Pensei em quantas entregas teriam feito naquela noite que justificariam o claríssimo e aparente cansaço. Cheguei até a pensar se eles estariam com fome, o quanto isso elevaria à décima potência o grau de quão contraditória era a cena. Cogitei a possibilidade de ter ocorrido com eles o mesmo que com o Tiago e comigo, mudando só o local da cena. E o horário também, já que era plena madrugada e em minha visão, acompanhava o sol se pondo.

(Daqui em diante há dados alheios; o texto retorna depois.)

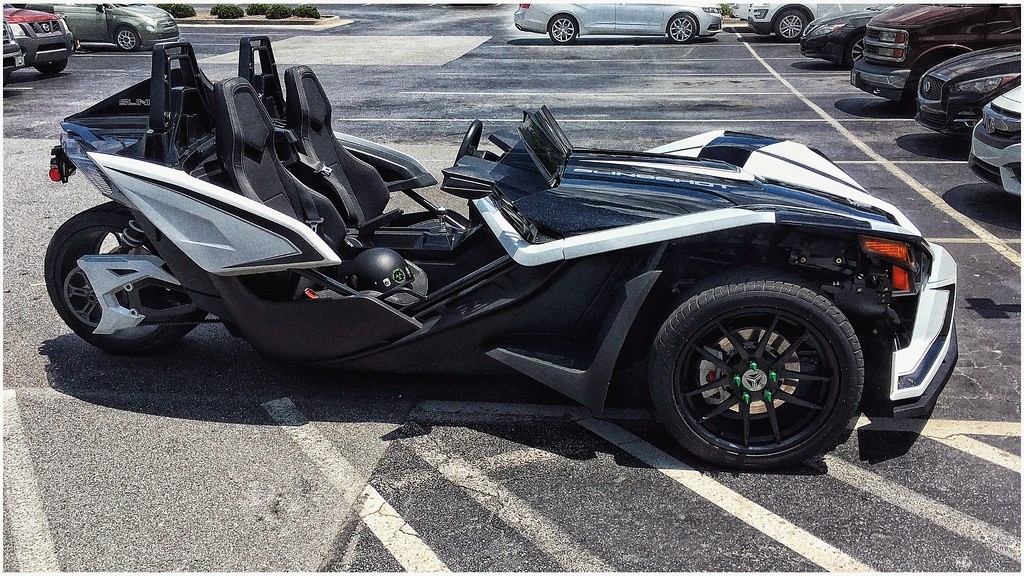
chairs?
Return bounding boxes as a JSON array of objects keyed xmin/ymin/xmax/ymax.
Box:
[
  {"xmin": 284, "ymin": 65, "xmax": 469, "ymax": 235},
  {"xmin": 213, "ymin": 77, "xmax": 428, "ymax": 308}
]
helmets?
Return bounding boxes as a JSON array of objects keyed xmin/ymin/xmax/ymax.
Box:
[{"xmin": 347, "ymin": 247, "xmax": 415, "ymax": 293}]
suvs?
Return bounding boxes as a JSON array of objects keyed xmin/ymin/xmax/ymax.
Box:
[
  {"xmin": 850, "ymin": 4, "xmax": 1021, "ymax": 114},
  {"xmin": 3, "ymin": 3, "xmax": 74, "ymax": 75}
]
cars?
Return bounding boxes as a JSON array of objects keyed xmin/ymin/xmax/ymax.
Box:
[
  {"xmin": 801, "ymin": 4, "xmax": 902, "ymax": 69},
  {"xmin": 514, "ymin": 4, "xmax": 723, "ymax": 45},
  {"xmin": 3, "ymin": 17, "xmax": 25, "ymax": 87},
  {"xmin": 967, "ymin": 85, "xmax": 1021, "ymax": 197},
  {"xmin": 914, "ymin": 42, "xmax": 1021, "ymax": 144},
  {"xmin": 747, "ymin": 4, "xmax": 892, "ymax": 43},
  {"xmin": 25, "ymin": 4, "xmax": 180, "ymax": 52}
]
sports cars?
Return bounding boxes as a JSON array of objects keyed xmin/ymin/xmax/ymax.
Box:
[{"xmin": 44, "ymin": 34, "xmax": 959, "ymax": 474}]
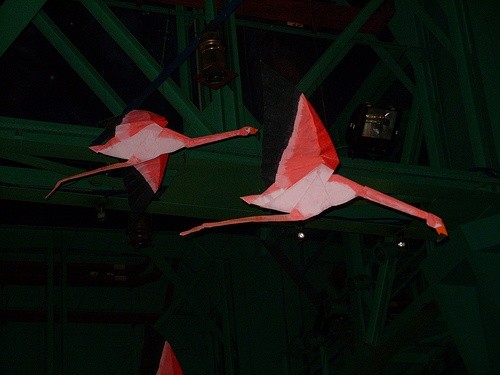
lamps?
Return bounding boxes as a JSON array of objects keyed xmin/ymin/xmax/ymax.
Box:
[
  {"xmin": 344, "ymin": 103, "xmax": 400, "ymax": 156},
  {"xmin": 124, "ymin": 197, "xmax": 154, "ymax": 253},
  {"xmin": 196, "ymin": 28, "xmax": 240, "ymax": 93}
]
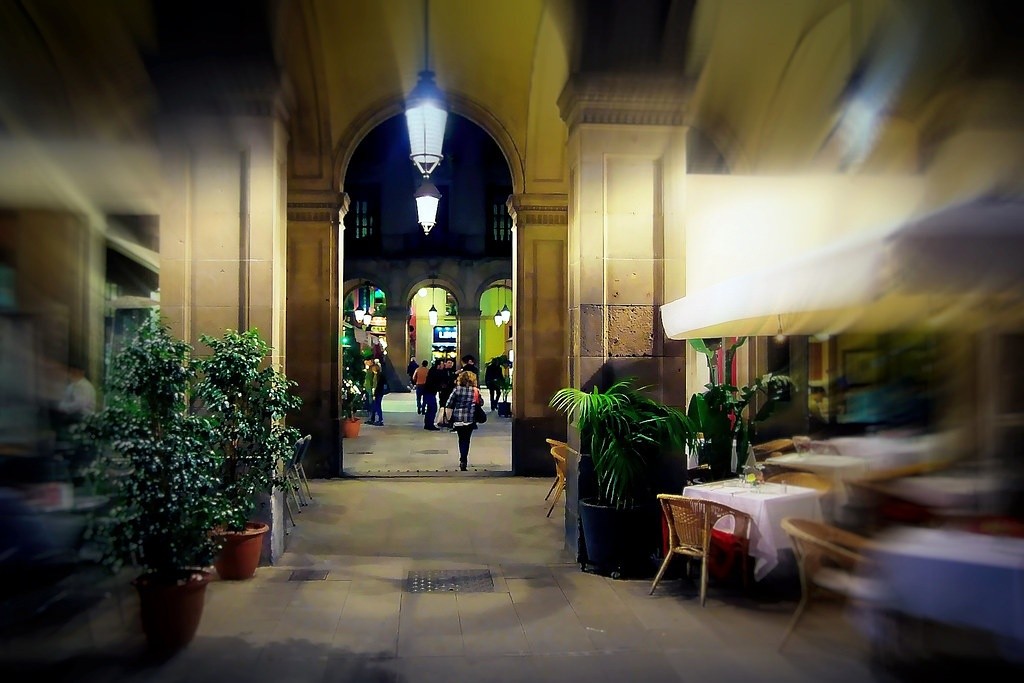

Eu passei por eles e pensei até em como ajudar, mas, convenhamos, como ofereceria qualquer ajuda? Como abordaria? Com certeza, estranhariam a generosidade. Eu, no lugar deles, estranharia também. E no mesmo instante que dei seta para a direita e mudei da faixa esquerda para a central, tomei um buzinaço de um carro logo atrás que me fez retomar a atenção somente na via, devido à barbeiragem que acabara de cometer, mudando de faixa na pista sem a devida observação ao retrovisor. O descuido, fruto do sono e até de um relaxamento devido ao horário de menos fluxo fizeram com que eu esquecesse esse fato e essa visão ali, na hora.

Ao relembrá-lo para escrevê-lo, posso ter carregado as palavras em algumas observações e despercebido detalhes da cena. Todavia, o que escrevo quase sempre começa em minha cabeça como uma pergunta que, muitas vezes, abre para outra, outra e mais outra.

Será que aqueles meninos ainda estavam longe de casa?

Será que a bike está boa pra ele trabalhar hoje?

Será que conseguiu descansar?

E muita gente se aborrece de descer o elevador pra receber a comida das mãos desse garoto.